Smoke tests (minimal E2E)

# Python — smoke tests: critical paths only
import pytest
import requests

BASE_URL = "http://localhost:8000"

class TestSmoke:
    """Run after every deploy — verifies the app is alive."""

    def test_health_check(self):
        res = requests.get(f"{BASE_URL}/health")
        assert res.status_code == 200
        assert res.json()["status"] == "healthy"

    def test_home_page_loads(self):
        res = requests.get(f"{BASE_URL}/")
        assert res.status_code == 200

    def test_api_responds(self):
        res = requests.get(f"{BASE_URL}/api/v1/status")
        assert res.status_code == 200

Best Practices

  • For a deeper guide, see Software Testing Strategy Guide.

  • Aim for 70/25/5 — unit/integration/E2E as a starting point, adjust to your context

  • Unit tests should run in seconds — if they take minutes, they’re integration tests

  • E2E tests should cover critical paths only — login, checkout, core workflow

  • Run unit tests on every save — fast feedback loop

  • Run integration tests on every push — medium feedback

  • Run E2E tests on every PR merge — slow but thorough

  • Tag tests by type — @pytest.mark.unit, @pytest.mark.integration, @pytest.mark.e2e

  • Track flaky tests — E2E tests are the most common source of flakiness

  • Don’t chase 100% coverage — 70-80% with good distribution is better than 100% unit-only

Common Mistakes

  • Ice cream cone: too many E2E tests, too few unit tests. Suite is slow, flaky, and expensive to maintain.
  • All unit, no integration: unit tests pass but the app breaks in production because components don’t wire correctly.
  • E2E testing everything: using E2E tests for logic that could be unit tested.

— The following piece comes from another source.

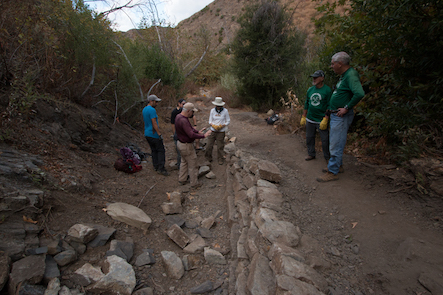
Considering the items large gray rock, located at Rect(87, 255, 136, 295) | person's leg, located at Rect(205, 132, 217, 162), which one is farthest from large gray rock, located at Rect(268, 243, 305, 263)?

Each E2E test adds minutes to CI.
  • No test tagging: can’t run just unit tests or just integration tests. Everything runs together, slowing feedback.
  • Ignoring flaky tests: flaky E2E tests erode trust in the suite. Fix or remove them immediately.

FAQ

What is the test pyramid?

A strategy for structuring test suites: many fast unit tests at the base, fewer integration tests in the middle, and very few slow E2E tests at the top. The goal is maximum confidence with minimum execution time.

What is the testing trophy?

An alternative to the pyramid proposed by Guillermo Rauch. It emphasizes more integration tests and fewer unit tests, arguing that integration tests provide higher confidence for modern applications.

What is the ice cream cone anti-pattern?

When a test suite has many E2E tests and few unit tests. This results in slow, flaky test suites that are expensive to maintain and erode developer trust.

How many E2E tests should I have?

Enough to cover critical user journeys — typically 5-15 tests. Login, registration, checkout, core workflow. Don’t E2E test every edge case — that’s what unit tests are for.

Should I use the pyramid or the trophy?

It depends. Use the pyramid for libraries, CLI tools, and apps with complex business logic. Use the trophy for web apps where the complexity is in wiring components together. Adapt to your context.